EXERCISE OBJECTIVE:
Everything from the line with "scientific name: Connochaetes taurinus" to the end of the data is to be retyped exactly, and nothing else.

========================================

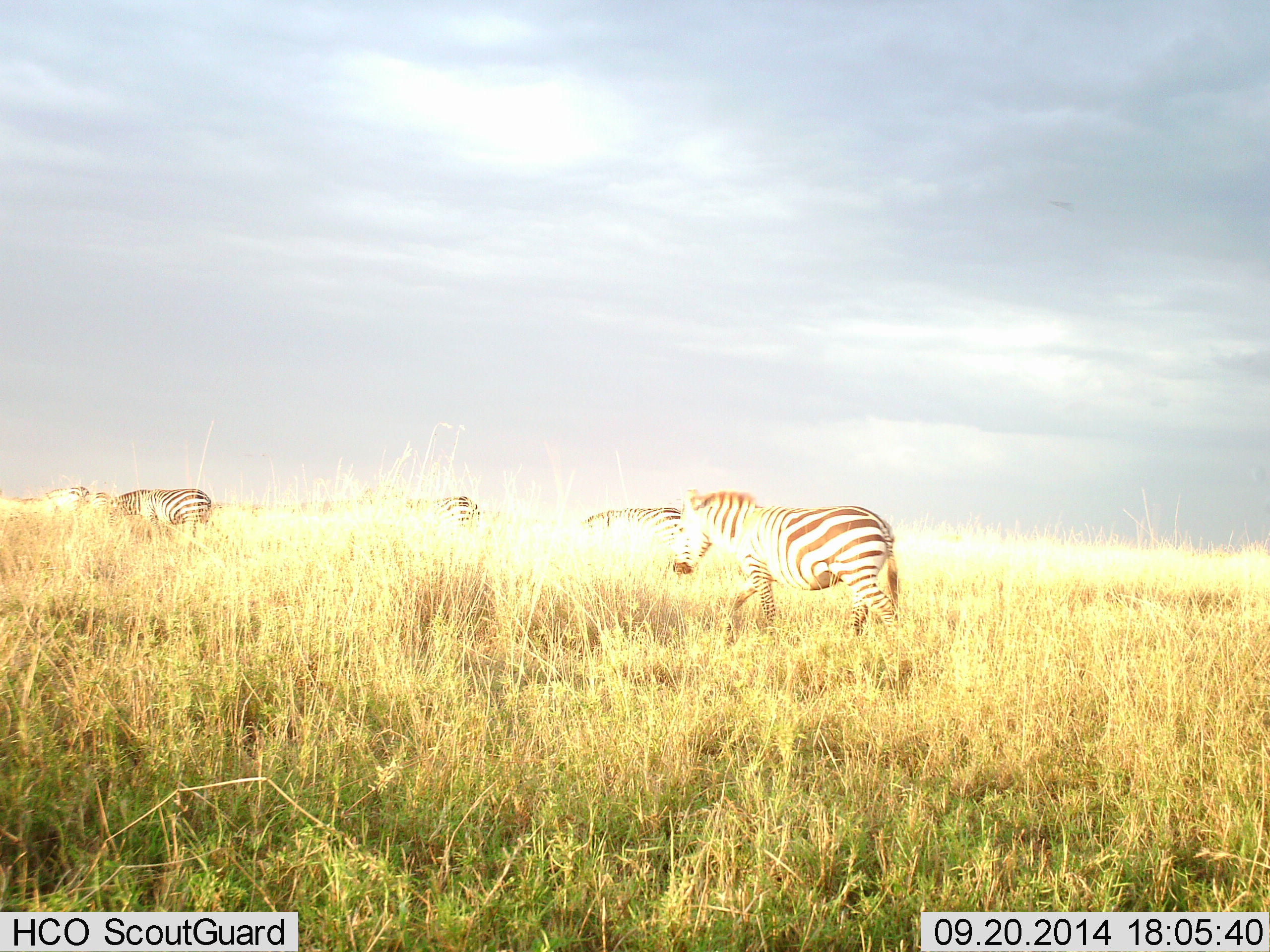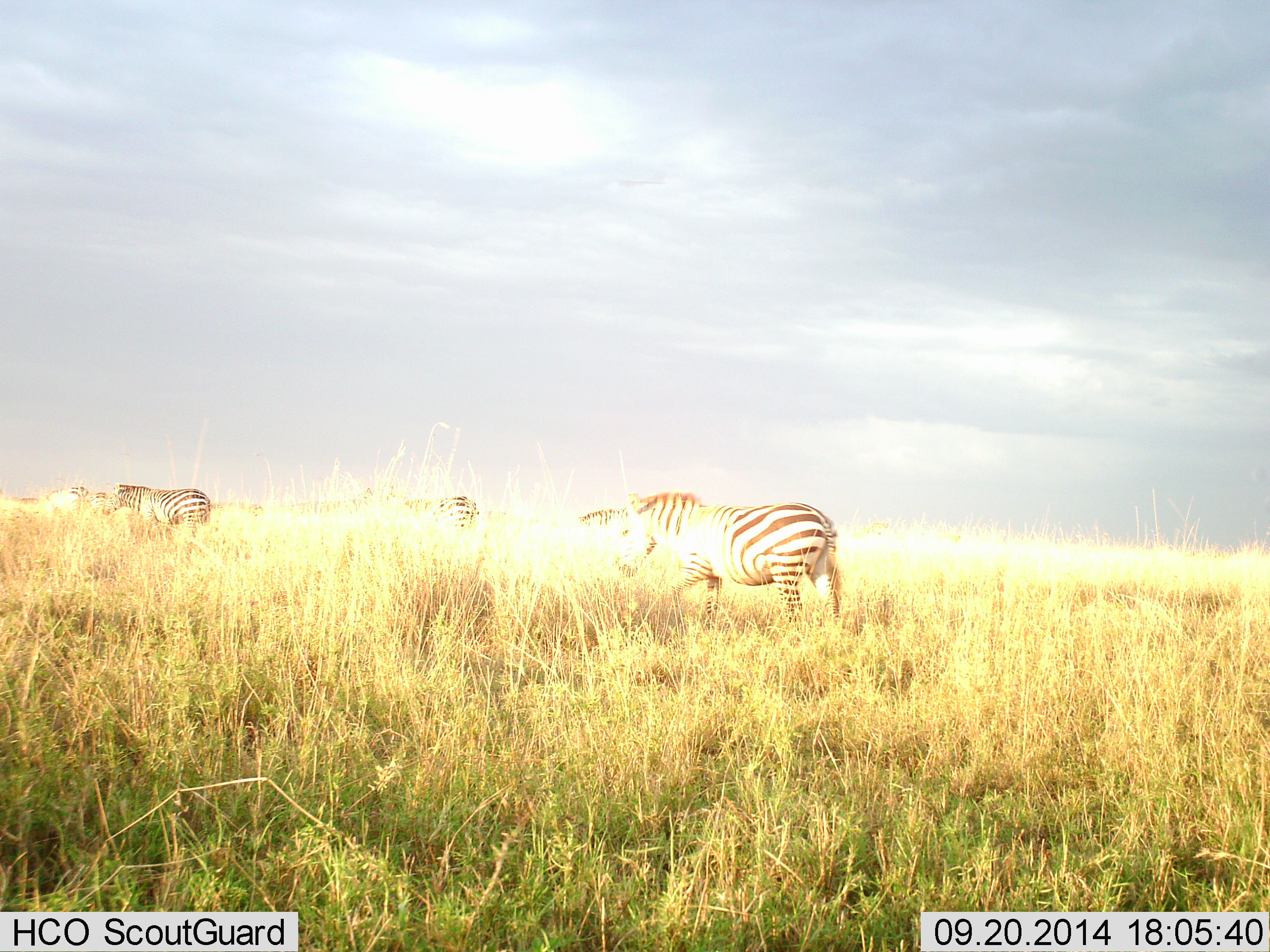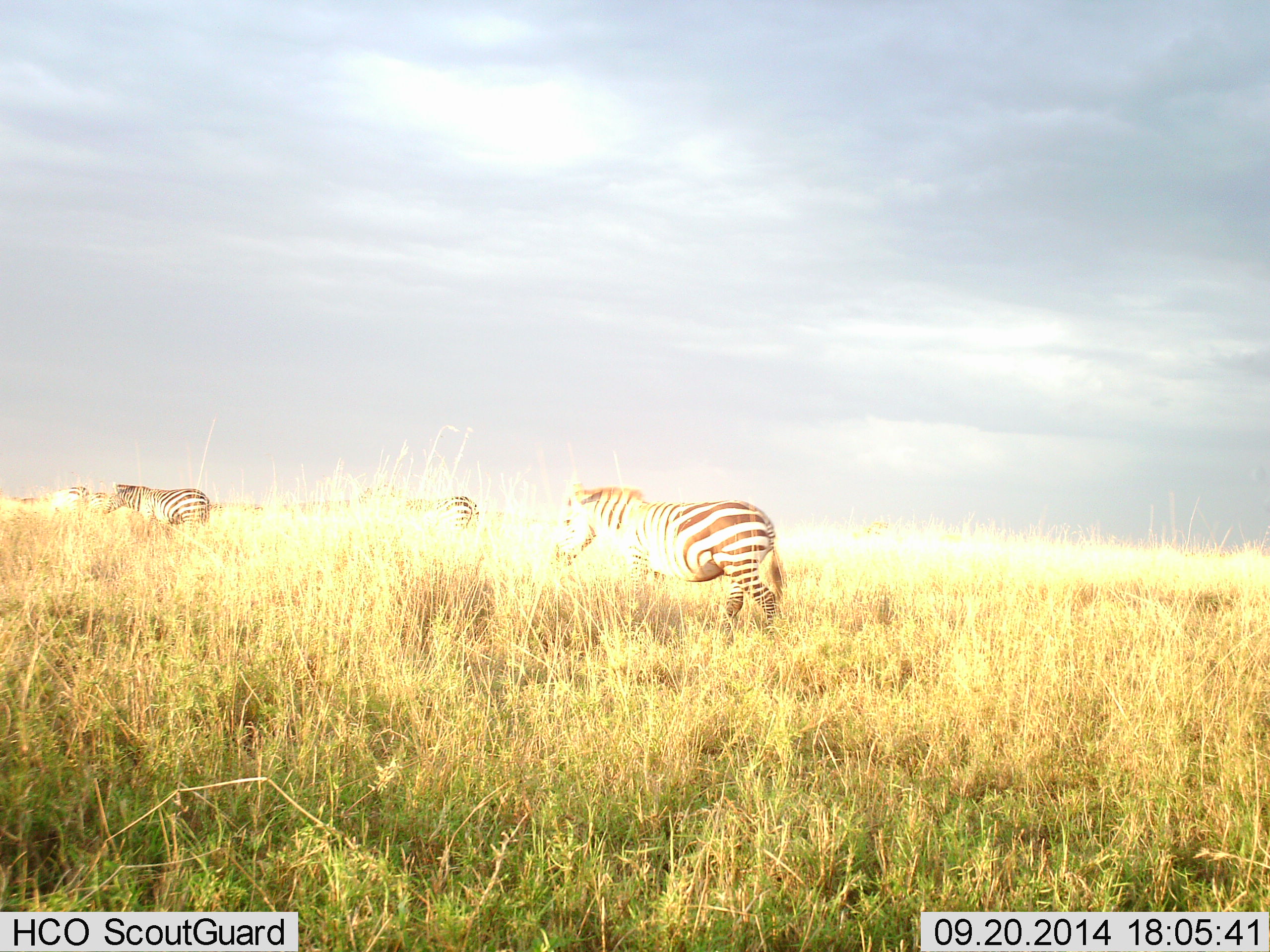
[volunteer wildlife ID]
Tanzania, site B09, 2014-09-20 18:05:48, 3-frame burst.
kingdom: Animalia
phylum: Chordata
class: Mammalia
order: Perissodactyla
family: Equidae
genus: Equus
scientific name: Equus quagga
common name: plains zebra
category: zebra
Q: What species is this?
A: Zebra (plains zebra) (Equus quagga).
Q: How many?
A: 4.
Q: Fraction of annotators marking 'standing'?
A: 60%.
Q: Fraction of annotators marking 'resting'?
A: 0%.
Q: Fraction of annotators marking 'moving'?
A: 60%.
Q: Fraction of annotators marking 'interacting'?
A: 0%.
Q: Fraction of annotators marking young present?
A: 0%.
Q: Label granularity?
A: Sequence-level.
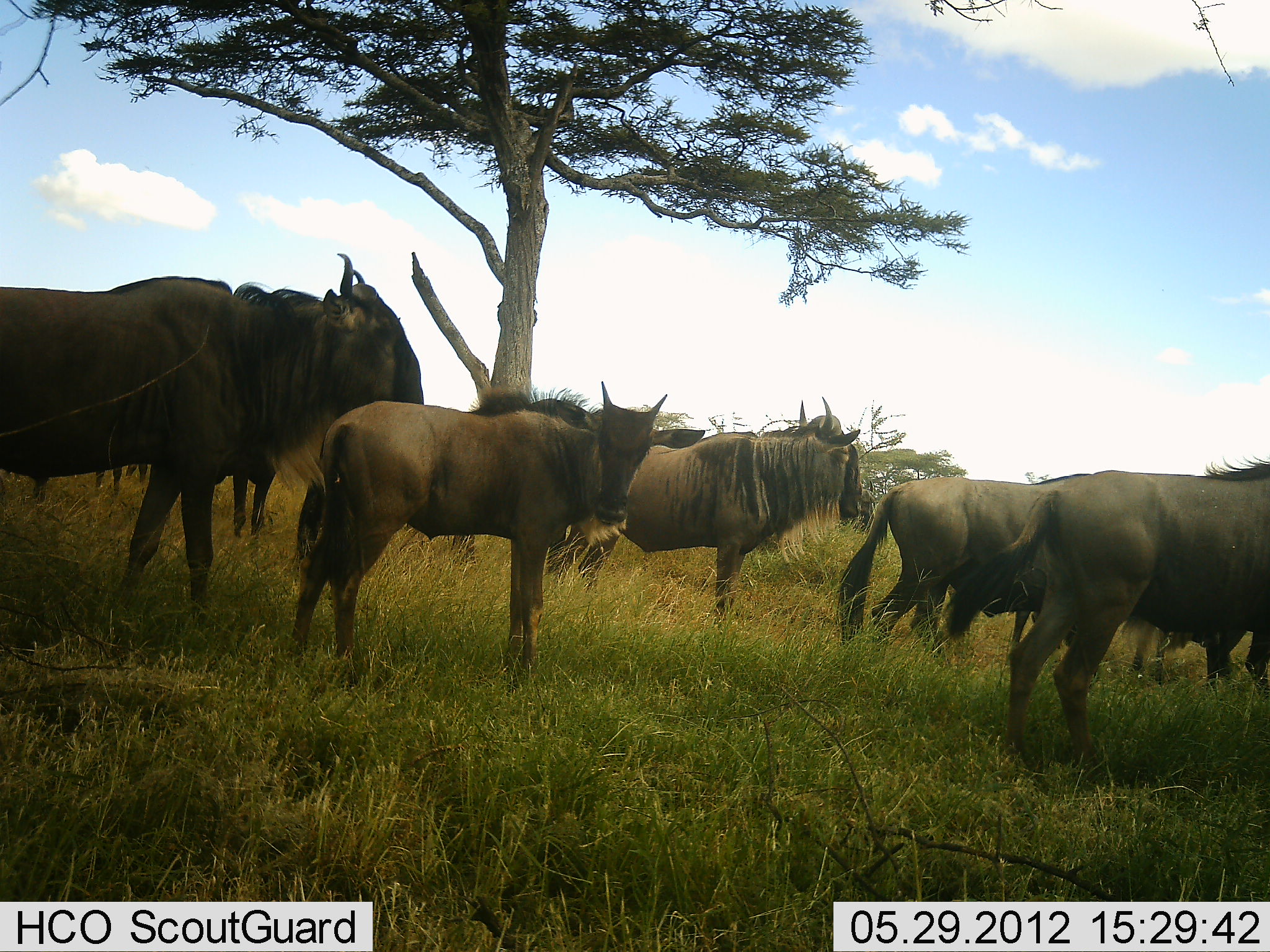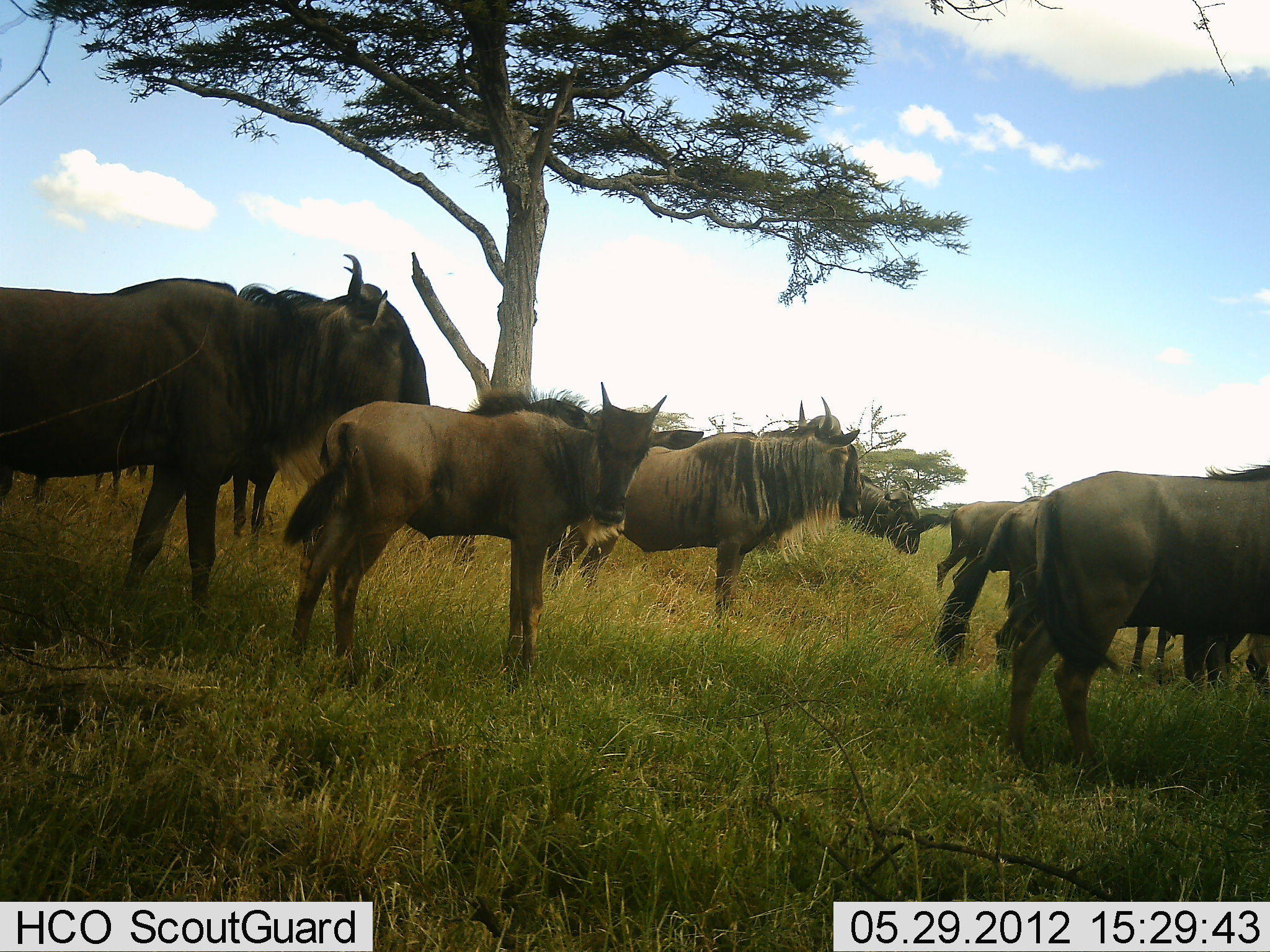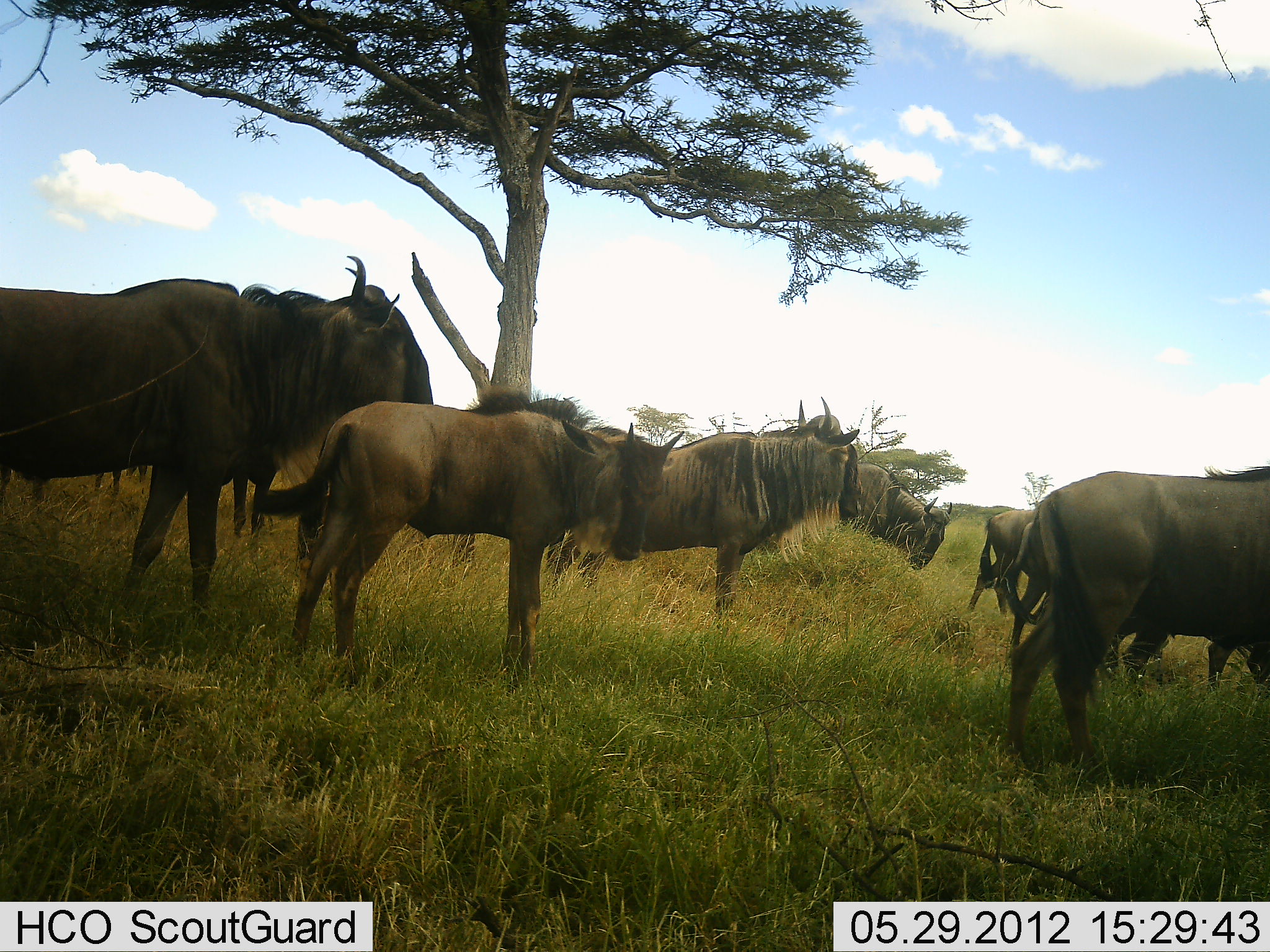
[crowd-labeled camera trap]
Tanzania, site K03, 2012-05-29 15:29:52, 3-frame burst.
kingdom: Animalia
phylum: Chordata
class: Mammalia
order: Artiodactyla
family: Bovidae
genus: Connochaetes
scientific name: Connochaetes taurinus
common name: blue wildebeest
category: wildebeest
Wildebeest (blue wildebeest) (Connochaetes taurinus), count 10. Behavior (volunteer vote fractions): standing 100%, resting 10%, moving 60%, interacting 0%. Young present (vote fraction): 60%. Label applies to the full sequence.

========================================

EXERCISE RESPONSE:
scientific name: Connochaetes taurinus
common name: blue wildebeest
category: wildebeest
Wildebeest (blue wildebeest) (Connochaetes taurinus), count 10. Behavior (volunteer vote fractions): standing 100%, resting 10%, moving 60%, interacting 0%. Young present (vote fraction): 60%. Label applies to the full sequence.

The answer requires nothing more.